Andra terkekeh pelan. "Lo inget kalau Luna bukan tipe cewek yang suka dikasih macem-macem? Dia lebih suka kalau lo ada buat nemenin dia, Dir," ucapnya.

"Gue ingat, tapi ... gue beneran pengin baikan sama dia." Dirga membuang napasnya. "Gue pengin ngasih sesuatu sambil minta maaf."

Andra tersenyum. Ia tahu bahwa Adiknya itu kini benar-benar menyukai Luna. Sendu di wajah Dirga, nada bicaranya yang penuh harap, Andra paham perasaan Dirga.

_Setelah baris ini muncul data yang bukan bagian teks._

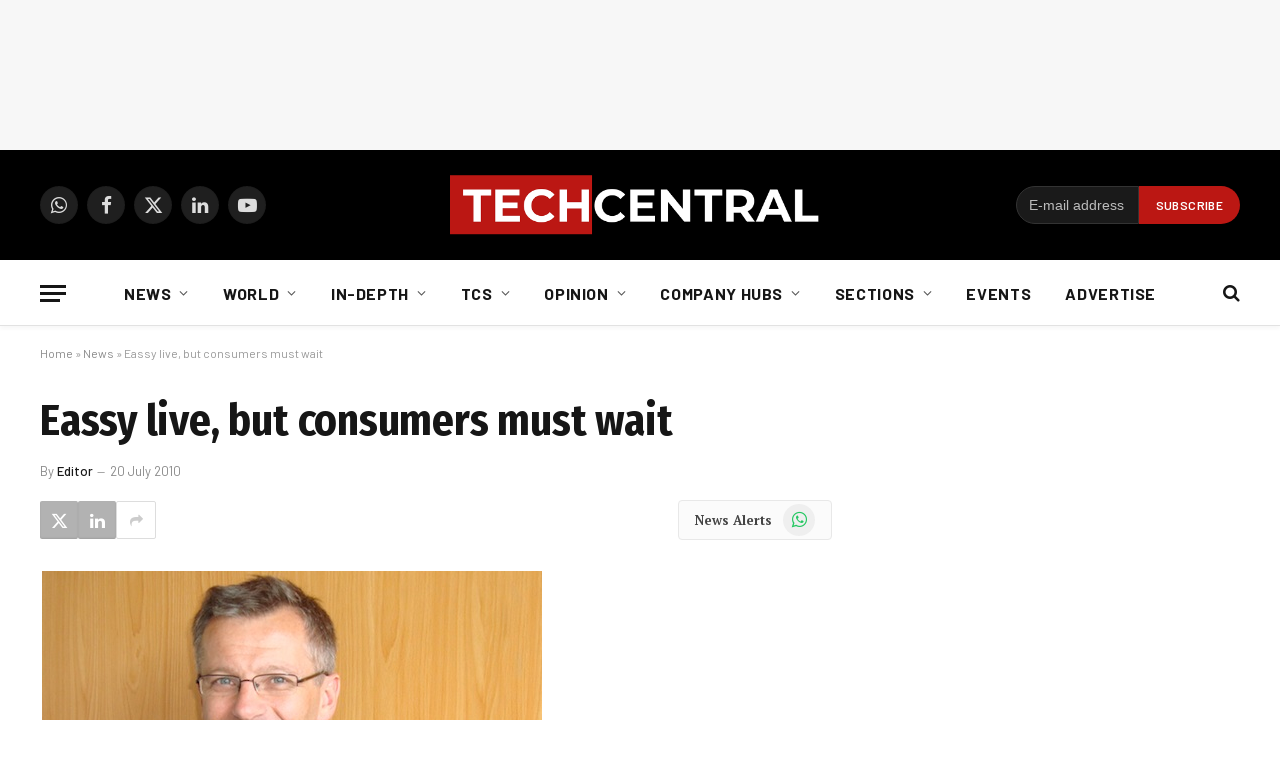

--- FILE ---
content_type: text/html; charset=utf-8
request_url: https://www.google.com/recaptcha/api2/aframe
body_size: 268
content:
<!DOCTYPE HTML><html><head><meta http-equiv="content-type" content="text/html; charset=UTF-8"></head><body><script nonce="xSyB_W_6NfOG737Ublz6mQ">/** Anti-fraud and anti-abuse applications only. See google.com/recaptcha */ try{var clients={'sodar':'https://pagead2.googlesyndication.com/pagead/sodar?'};window.addEventListener("message",function(a){try{if(a.source===window.parent){var b=JSON.parse(a.data);var c=clients[b['id']];if(c){var d=document.createElement('img');d.src=c+b['params']+'&rc='+(localStorage.getItem("rc::a")?sessionStorage.getItem("rc::b"):"");window.document.body.appendChild(d);sessionStorage.setItem("rc::e",parseInt(sessionStorage.getItem("rc::e")||0)+1);localStorage.setItem("rc::h",'1768957001648');}}}catch(b){}});window.parent.postMessage("_grecaptcha_ready", "*");}catch(b){}</script></body></html>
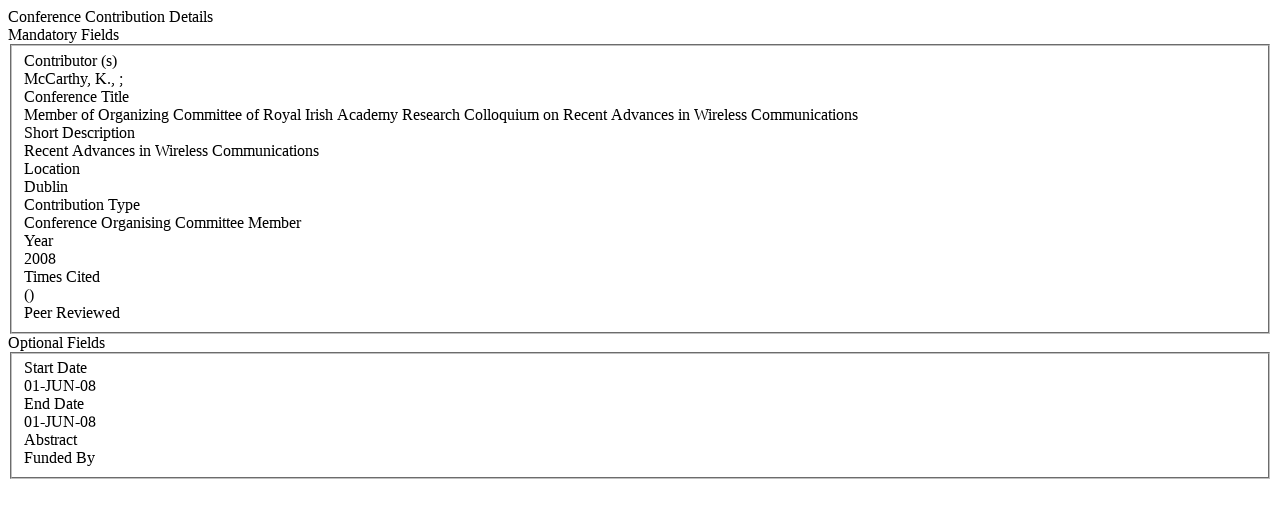

--- FILE ---
content_type: text/html; charset=WINDOWS-1252
request_url: https://iris.ucc.ie/live/!W_VA_PUBLICATION.POPUP?LAYOUT=N&OBJECT_ID=26999605
body_size: 3136
content:
<div class="row-fluid"> 
        <div class="span12"> 
           <div class="page-header2"> 
              <span class="h2">Conference Contribution Details</span>
              <span class="grey sub"></span>
           </div>
        </div>
      </div>
<div class="row-fluid">
      <div class="row-fluid">
         <div class="span3"> <span class="left-heading"> Mandatory Fields</span> </div>
         <div class="span9">
            <fieldset>
               <div class="control-group"> <label class="control-label mandatory" for="AUTHORS">Contributor (s) </label><div class="pull-left"> </div> <div class="controls"> McCarthy, K., ; </div> </div>
               <div class="control-group"> <label class="control-label mandatory" for="TITLE">Conference Title </label><div class="pull-left"> </div> <div class="controls"> Member of Organizing Committee of Royal Irish Academy Research Colloquium on Recent Advances in Wireless Communications </div> </div>
               <div class="control-group"> <label class="control-label" for="PUBLICATION_NAME">Short Description </label><div class="pull-left"> </div> <div class="controls"> Recent Advances in Wireless Communications </div> </div>
               <div class="control-group"> <label class="control-label" for="LOCATION">Location </label><div class="pull-left"> </div> <div class="controls"> Dublin </div> </div>
               <div class="control-group"> <label class="control-label" for="CONFERENCE_TYPE">Contribution Type </label><div class="pull-left"> </div> <div class="controls"> Conference Organising Committee Member </div> </div>
               <div class="control-group"> <label class="control-label mandatory" for="YEAR">Year </label><div class="pull-left"> </div> <div class="controls"> 2008 </div> </div>
               <div class="control-group"> <label class="control-label" for="TIMES_CITED">Times Cited </label><div class="pull-left"> </div> <div class="controls">  () </div> </div>
               <div class="control-group"> <label class="control-label" for="PEER_REVIEW">Peer Reviewed </label><div class="pull-left"> </div> <div class="controls">  </div> </div>
            </fieldset>
     </div>
      </div>

      <div class="row-fluid">
         <div class="span3"> <span class="left-heading"> Optional Fields </span> </div>
         <div class="span9">
            <fieldset>
               <div class="control-group"> <label class="control-label" for="START_DATE">Start Date </label><div class="pull-left"> </div> <div class="controls"> 01-JUN-08 </div> </div>
               <div class="control-group"> <label class="control-label" for="END_DATE">End Date </label><div class="pull-left"> </div> <div class="controls"> 01-JUN-08 </div> </div>
               <div class="control-group"> <label class="control-label" for="ABSTRACT">Abstract </label><div class="pull-left"> </div> <div class="controls">  </div> </div>
               <div class="control-group"> <label class="control-label" for="FUNDED_BY">Funded By </label><div class="pull-left"> </div> <div class="controls">  </div> </div>
            </fieldset>
         </div>
      </div>
</div>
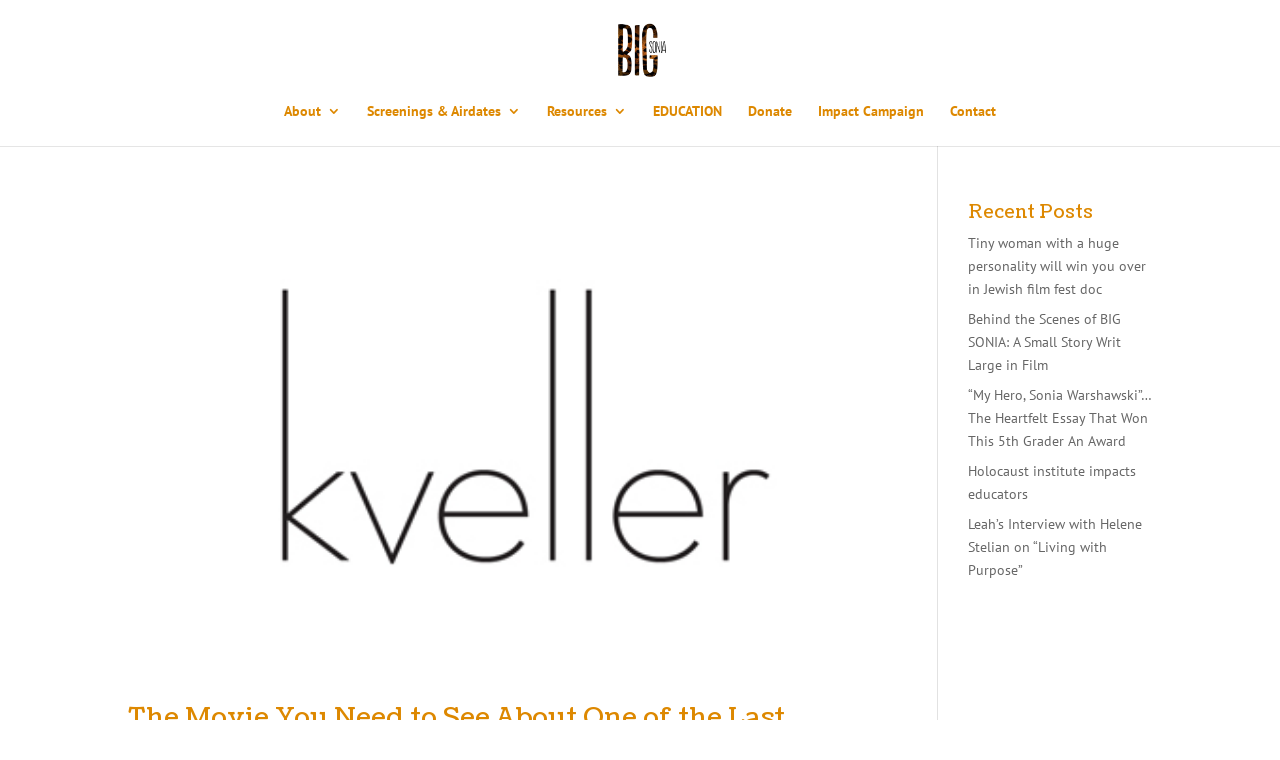

--- FILE ---
content_type: text/css
request_url: https://bigsonia.com/wp-content/et-cache/global/et-divi-customizer-global.min.css?ver=1763238505
body_size: 1191
content:
body{color:#ffffff}h1,h2,h3,h4,h5,h6{color:#dd8800}#et_search_icon:hover,.mobile_menu_bar:before,.mobile_menu_bar:after,.et_toggle_slide_menu:after,.et-social-icon a:hover,.et_pb_sum,.et_pb_pricing li a,.et_pb_pricing_table_button,.et_overlay:before,.entry-summary p.price ins,.et_pb_member_social_links a:hover,.et_pb_widget li a:hover,.et_pb_filterable_portfolio .et_pb_portfolio_filters li a.active,.et_pb_filterable_portfolio .et_pb_portofolio_pagination ul li a.active,.et_pb_gallery .et_pb_gallery_pagination ul li a.active,.wp-pagenavi span.current,.wp-pagenavi a:hover,.nav-single a,.tagged_as a,.posted_in a{color:#dd8800}.et_pb_contact_submit,.et_password_protected_form .et_submit_button,.et_pb_bg_layout_light .et_pb_newsletter_button,.comment-reply-link,.form-submit .et_pb_button,.et_pb_bg_layout_light .et_pb_promo_button,.et_pb_bg_layout_light .et_pb_more_button,.et_pb_contact p input[type="checkbox"]:checked+label i:before,.et_pb_bg_layout_light.et_pb_module.et_pb_button{color:#dd8800}.footer-widget h4{color:#dd8800}.et-search-form,.nav li ul,.et_mobile_menu,.footer-widget li:before,.et_pb_pricing li:before,blockquote{border-color:#dd8800}.et_pb_counter_amount,.et_pb_featured_table .et_pb_pricing_heading,.et_quote_content,.et_link_content,.et_audio_content,.et_pb_post_slider.et_pb_bg_layout_dark,.et_slide_in_menu_container,.et_pb_contact p input[type="radio"]:checked+label i:before{background-color:#dd8800}a{color:#dd8800}.et_secondary_nav_enabled #page-container #top-header{background-color:#dd8800!important}#et-secondary-nav li ul{background-color:#dd8800}#top-header,#top-header a{color:rgba(0,0,0,0.7)}.et_header_style_centered .mobile_nav .select_page,.et_header_style_split .mobile_nav .select_page,.et_nav_text_color_light #top-menu>li>a,.et_nav_text_color_dark #top-menu>li>a,#top-menu a,.et_mobile_menu li a,.et_nav_text_color_light .et_mobile_menu li a,.et_nav_text_color_dark .et_mobile_menu li a,#et_search_icon:before,.et_search_form_container input,span.et_close_search_field:after,#et-top-navigation .et-cart-info{color:#dd8800}.et_search_form_container input::-moz-placeholder{color:#dd8800}.et_search_form_container input::-webkit-input-placeholder{color:#dd8800}.et_search_form_container input:-ms-input-placeholder{color:#dd8800}#top-header,#top-header a,#et-secondary-nav li li a,#top-header .et-social-icon a:before{font-size:13px}#top-menu li.current-menu-ancestor>a,#top-menu li.current-menu-item>a,#top-menu li.current_page_item>a{color:#dd8800}#main-footer{background-color:#4f4f4f}.footer-widget{color:#c4c4c4}#main-footer .footer-widget h4,#main-footer .widget_block h1,#main-footer .widget_block h2,#main-footer .widget_block h3,#main-footer .widget_block h4,#main-footer .widget_block h5,#main-footer .widget_block h6{color:#c1c1c1}.footer-widget li:before{border-color:#dd8800}#et-footer-nav{background-color:rgba(10,10,10,0.05)}.bottom-nav,.bottom-nav a,.bottom-nav li.current-menu-item a{color:#383838}#et-footer-nav .bottom-nav li.current-menu-item a{color:#383838}#footer-bottom{background-color:rgba(10,10,10,0.32)}@media only screen and (min-width:981px){.et_header_style_centered #logo{max-height:54%}.et_pb_svg_logo.et_header_style_centered #logo{height:54%}.et_fixed_nav #page-container .et-fixed-header#top-header{background-color:#dd8800!important}.et_fixed_nav #page-container .et-fixed-header#top-header #et-secondary-nav li ul{background-color:#dd8800}.et-fixed-header #top-menu a,.et-fixed-header #et_search_icon:before,.et-fixed-header #et_top_search .et-search-form input,.et-fixed-header .et_search_form_container input,.et-fixed-header .et_close_search_field:after,.et-fixed-header #et-top-navigation .et-cart-info{color:#dd8800!important}.et-fixed-header .et_search_form_container input::-moz-placeholder{color:#dd8800!important}.et-fixed-header .et_search_form_container input::-webkit-input-placeholder{color:#dd8800!important}.et-fixed-header .et_search_form_container input:-ms-input-placeholder{color:#dd8800!important}.et-fixed-header #top-menu li.current-menu-ancestor>a,.et-fixed-header #top-menu li.current-menu-item>a,.et-fixed-header #top-menu li.current_page_item>a{color:#dd8800!important}.et-fixed-header#top-header a{color:rgba(0,0,0,0.7)}}@media only screen and (min-width:1350px){.et_pb_row{padding:27px 0}.et_pb_section{padding:54px 0}.single.et_pb_pagebuilder_layout.et_full_width_page .et_post_meta_wrapper{padding-top:81px}.et_pb_fullwidth_section{padding:0}}@media only screen and (max-width:980px){#main-header,#main-header .nav li ul,.et-search-form,#main-header .et_mobile_menu{background-color:#a3a3a3}}	body,input,textarea,select{font-family:'PT Sans',Helvetica,Arial,Lucida,sans-serif}#footer-widgets .fwidget{width:100%}.et_pb_button{display:inline-block;font-size:14px;color:#fff;border:2px solid #ffffff;border-radius:3px}.et_pb_bg_layout_dark.et_pb_fullwidth_menu ul.et_mobile_menu li a{color:#DD8800}#main-header,#main-header .nav li ul,.et-search-form,#main-header .et_mobile_menu{background-color:#fff!important}.select2-results{color:#333333}.tablepress .even td,.tablepress .odd td{background:transparent}.tablepress .even:hover td,.tablepress .odd:hover td{background:transparent!important}.tablepress tfoot th,.tablepress thead th{background-color:rgb(77,106,121);color:#fff}.tablepress{border:none!important}.tablepress .sorting:hover,.tablepress .sorting_asc,.tablepress .sorting_desc{background-color:#dd8800}.et-cart-info{display:none}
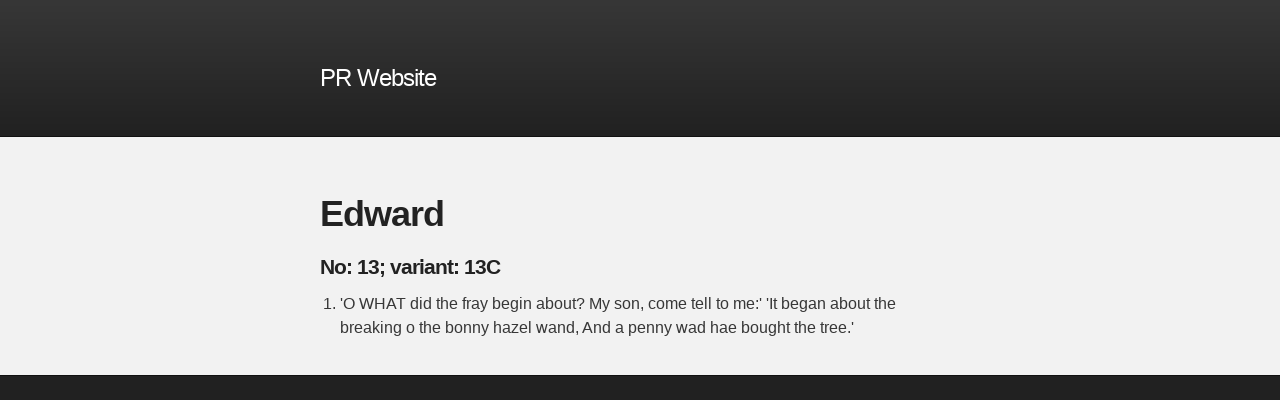

--- FILE ---
content_type: text/html; charset=utf-8
request_url: https://peterrobins.co.uk/ballads/items/13C.html
body_size: 800
content:
<!DOCTYPE html>
<html>
  <head>
    <title>PR Website - Edward</title>
    <meta charset="utf-8">
    <meta name="viewport" content="width=device-width, initial-scale=1.0, maximum-scale=1.0">
    
    <meta name="description" content="">
    <meta property="og:description" content="" />
    
    <meta name="author" content="Peter Robins" />
    
    <link rel="stylesheet" href="/css/stylesheet.css" />
    <link rel="canonical" href="">
    <link rel="shortcut icon" type="image/x-icon" href="/favicon.ico" />
  </head>

  <body>
    <!-- HEADER -->
    <div id="header_wrap" class="outer">
        <header class="inner">
          <h1 id="project_tagline"><a href="/" style="text-decoration:none; color: white">PR Website</a></h1>
        </header>
    </div>

    <!-- MAIN CONTENT -->
    <div id="main_content_wrap" class="outer">
      <section id="main_content" class="inner">
        <h1>Edward</h1>
        <article class="ballad">

  <h4>No: 13; variant: 13C</h4>

  <div class="entry">
    <ol>
<li>'O WHAT did the fray begin about?
My son, come tell to me:'
'It began about the breaking o the bonny hazel wand,
And a penny wad hae bought the tree.'</li>
</ol>

  </div>
</article>

      </section>
    </div>

    <!-- FOOTER  -->
    <div id="footer_wrap" class="outer">
      <footer class="inner">
        <!--<p><a id="forkme_banner" href="/blob/master/">Suggest changes to this page on GitHub</a>-->
        <!--<p>Published with <a href="https://pages.github.com">GitHub Pages</a></p>-->
      </footer>
    </div>
  <script defer src="https://static.cloudflareinsights.com/beacon.min.js/vcd15cbe7772f49c399c6a5babf22c1241717689176015" integrity="sha512-ZpsOmlRQV6y907TI0dKBHq9Md29nnaEIPlkf84rnaERnq6zvWvPUqr2ft8M1aS28oN72PdrCzSjY4U6VaAw1EQ==" data-cf-beacon='{"version":"2024.11.0","token":"77cb02012983426aa6428d7f231ea8a4","r":1,"server_timing":{"name":{"cfCacheStatus":true,"cfEdge":true,"cfExtPri":true,"cfL4":true,"cfOrigin":true,"cfSpeedBrain":true},"location_startswith":null}}' crossorigin="anonymous"></script>
</body>
</html>
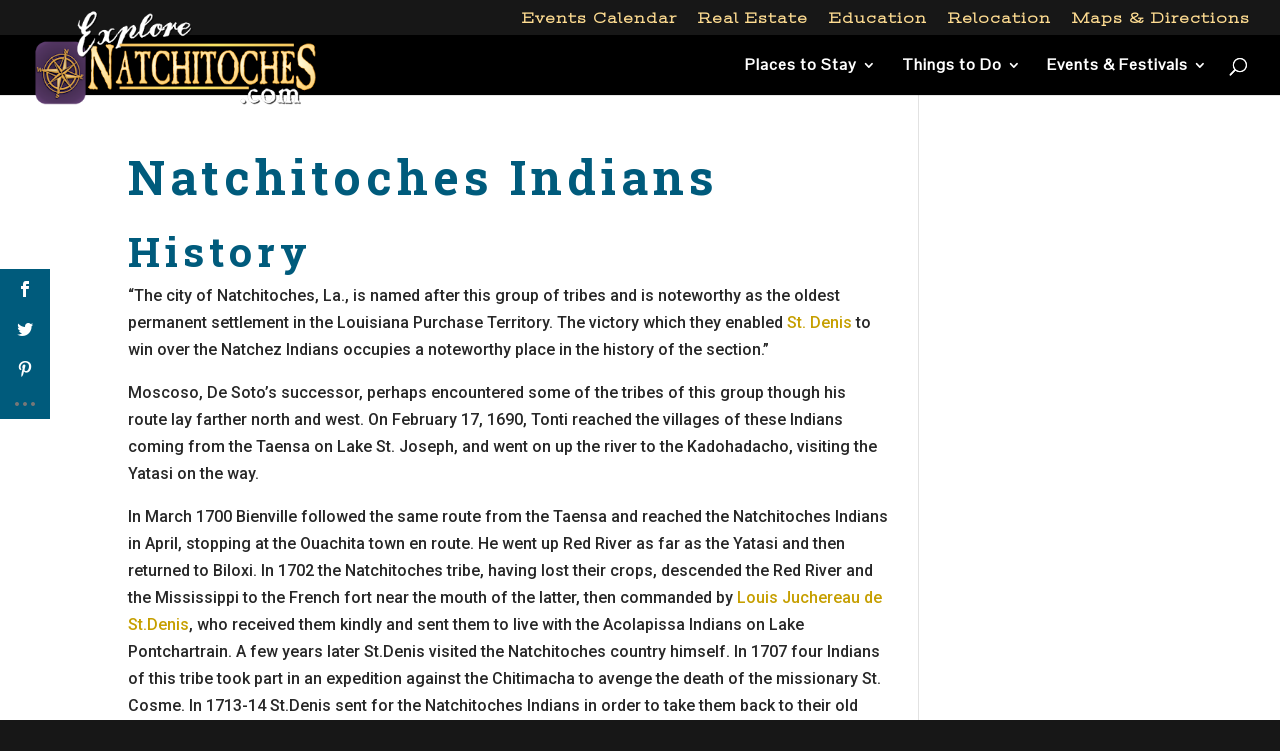

--- FILE ---
content_type: text/html; charset=utf-8
request_url: https://www.google.com/recaptcha/api2/aframe
body_size: 266
content:
<!DOCTYPE HTML><html><head><meta http-equiv="content-type" content="text/html; charset=UTF-8"></head><body><script nonce="Arr5DCoRIb8C3IekWDaPIg">/** Anti-fraud and anti-abuse applications only. See google.com/recaptcha */ try{var clients={'sodar':'https://pagead2.googlesyndication.com/pagead/sodar?'};window.addEventListener("message",function(a){try{if(a.source===window.parent){var b=JSON.parse(a.data);var c=clients[b['id']];if(c){var d=document.createElement('img');d.src=c+b['params']+'&rc='+(localStorage.getItem("rc::a")?sessionStorage.getItem("rc::b"):"");window.document.body.appendChild(d);sessionStorage.setItem("rc::e",parseInt(sessionStorage.getItem("rc::e")||0)+1);localStorage.setItem("rc::h",'1768636183193');}}}catch(b){}});window.parent.postMessage("_grecaptcha_ready", "*");}catch(b){}</script></body></html>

Keheningan terjadi cukup lama, hingga keduanya tiba di rumah dan Dirga sempat berhenti berjalan hanya untuk melirik kediaman Luna.

"Jadi beliin sesuatu buat Luna? Kalau jadi, pake uang gue dulu juga nggak apa-apa." Andra memegang gerbang sambil menatap Dirga.

Dirga beralih menatap Andra, kemudian menggeleng. "Gue baru ingat kalau ternyata besok gue ada tanding. Kalau gue menang, bakal dapat hadiah uang. Uangnya lumayan, bisa gue beliin hadiah buat Luna," ucap Dirga.

Andra terdiam sejenak, kemudian senyumannya terbentuk. "Nggak ada acara judi, 'kan? Lo hati-hati, awas kalau Bapak tau."

Dirga mengangguk. "Nggak judi, kok. Hadiahnya disediain sama yang punya acara."